In War and Peace in the Global Village, Marshall McLuhan's 1968 follow-up to his bestselling collaboration, The Medium is the Massage (both books listing Quentin Fiore, who supplied the graphics, as the co-author, and both produced by Jerome Agel), he explains that patients who are born blind and later receive an operation enabling them to see cannot at first make sense of the visual data that their eyes take in.  All that they "see" are patches of light and dark and colors, and it is only through actively engaging with their environment that they learn how to make sense out of their visual sense.

This is exactly what Pawan Sinha talks about in this TED Talk that I am embedding below.  The first 8 minutes of the talk provide a poignant overview of the problem of congenital blindness, and his work aiding blind children in India.  It is very moving, and worth viewing in my opinion, but it is only in the last 10 minutes that he gets into the nitty gritty of how the brain learns how to see.

The brief description accompanying the video is as follows:

Pawan Sinha details his groundbreaking research into how the brain's visual system develops. Sinha and his team provide free vision-restoring treatment to children born blind, and then study how their brains learn to interpret visual data.

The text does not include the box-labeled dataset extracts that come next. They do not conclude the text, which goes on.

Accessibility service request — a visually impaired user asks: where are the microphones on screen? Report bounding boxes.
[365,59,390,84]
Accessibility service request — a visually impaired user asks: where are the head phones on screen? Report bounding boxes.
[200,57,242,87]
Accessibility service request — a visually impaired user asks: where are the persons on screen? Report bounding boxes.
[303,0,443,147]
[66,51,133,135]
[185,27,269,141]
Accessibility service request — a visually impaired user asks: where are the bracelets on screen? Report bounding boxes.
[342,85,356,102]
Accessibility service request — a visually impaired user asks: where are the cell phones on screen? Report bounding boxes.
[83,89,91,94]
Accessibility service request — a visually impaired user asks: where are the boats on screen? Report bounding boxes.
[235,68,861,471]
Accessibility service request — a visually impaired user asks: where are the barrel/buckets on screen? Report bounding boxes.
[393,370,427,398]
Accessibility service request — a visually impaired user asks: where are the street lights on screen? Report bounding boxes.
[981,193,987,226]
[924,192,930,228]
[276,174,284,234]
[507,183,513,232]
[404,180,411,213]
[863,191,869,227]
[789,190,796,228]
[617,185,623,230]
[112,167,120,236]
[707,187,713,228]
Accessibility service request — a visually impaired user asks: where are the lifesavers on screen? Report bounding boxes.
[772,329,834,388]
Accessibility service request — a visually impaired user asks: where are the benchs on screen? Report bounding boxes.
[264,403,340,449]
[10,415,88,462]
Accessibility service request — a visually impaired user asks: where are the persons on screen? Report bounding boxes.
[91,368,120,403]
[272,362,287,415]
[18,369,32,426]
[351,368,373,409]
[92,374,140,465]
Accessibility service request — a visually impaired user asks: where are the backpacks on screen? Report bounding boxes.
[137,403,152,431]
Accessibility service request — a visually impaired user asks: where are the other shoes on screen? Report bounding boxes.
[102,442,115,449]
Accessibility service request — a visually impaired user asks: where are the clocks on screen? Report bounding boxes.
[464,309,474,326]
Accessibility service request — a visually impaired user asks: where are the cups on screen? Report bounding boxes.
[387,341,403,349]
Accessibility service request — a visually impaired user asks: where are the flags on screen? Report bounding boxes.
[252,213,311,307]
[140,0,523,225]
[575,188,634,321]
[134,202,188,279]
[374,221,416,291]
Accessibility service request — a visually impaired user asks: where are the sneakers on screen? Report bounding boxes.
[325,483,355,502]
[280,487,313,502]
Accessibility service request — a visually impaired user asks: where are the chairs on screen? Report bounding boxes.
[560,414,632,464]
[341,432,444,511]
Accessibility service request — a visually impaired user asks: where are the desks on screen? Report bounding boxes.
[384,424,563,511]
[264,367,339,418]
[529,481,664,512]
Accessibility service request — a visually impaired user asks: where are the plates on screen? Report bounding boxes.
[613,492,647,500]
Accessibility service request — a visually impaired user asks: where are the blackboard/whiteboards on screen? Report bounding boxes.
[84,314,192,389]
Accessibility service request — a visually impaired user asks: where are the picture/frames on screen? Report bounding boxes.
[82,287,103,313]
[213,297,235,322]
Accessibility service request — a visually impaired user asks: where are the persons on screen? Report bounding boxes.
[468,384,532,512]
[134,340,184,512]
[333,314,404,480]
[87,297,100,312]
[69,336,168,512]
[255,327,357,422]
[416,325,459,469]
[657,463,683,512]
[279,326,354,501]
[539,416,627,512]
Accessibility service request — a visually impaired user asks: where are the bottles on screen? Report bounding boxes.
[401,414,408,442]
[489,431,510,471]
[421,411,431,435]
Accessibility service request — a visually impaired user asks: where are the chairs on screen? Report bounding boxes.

The work offers insights into neuroscience, engineering and even autism.

While the topic of autism is only briefly mentioned at the end, it is interesting to note the similarity between the temporary problem that the typical brain faces in making sense out of visual stimuli for the first time resemble the ongoing problem that autistic brains encounter in organizing and interpreting such data.

There is also a very interesting point made here about the importance of dynamic input, that is visual motion.  I have long understood that it was active engagement with the environment, which require motion on the viewer's part, that was essential to the process of learning how to see.  The idea that it is also vital to view objects characterized by change and motion makes perfect sense to me.  It also reminds me of the fact that animals that lack binocular vision have to rely on motion to a large extent in using their eyes--this was a plot point in Jurassic Park, you may remember.


Anyway, let me turn the stage over to Sinha, who is well worth 18 minutes of your time:

 

The TED Talk bio for Sinha simply reads, "Pawan Sinha researches how our brains interpret what our eyes see -- and uses that research to give blind children the gift of sight."  A link to the TED bio page for Sinha includes a longer blurb which I find worthy of quoting here:


At Pawan Sinha's MIT lab, he and his team spend their days trying to understand how the brain learns to recognize and use the patterns and scenes we see around us. To do this, they often use computers to model the processes of the human brain, but they also study human subjects, some of whom are seeing the world for the very first time and can tell them about the experience as it happens. They find these unusual subjects through the humanitarian branch of their research, Project Prakash.
Project Prakash sets up eye-care camps in some of the most habitually underserved regions of India, and gives free eye-health screenings to, since 2003, more than 700 functionally blind children. The children are then treated without charge, even if they do not fit the profile that would make them eligible for Sinha's research.


Sinha's eventual goal is to help 500 children each year; plans are under way for a center for visual rehabilitation in new Delhi. The special relationship that Sinha has created between research and humanitarianism promises to deliver on both fronts.
"The first thing that prompted me was seeing these numbers, the humanitarian goal was just so evident."
Pawan Sinha

It is not everyday that you come across someone doing groundbreaking scientific research and performing great humanitarian work at the same time.  In Pawan Sinha's case, I think we have someone who is very much cast in the mold of Albert Schweitzer.  I wish him the best of success in all of his efforts.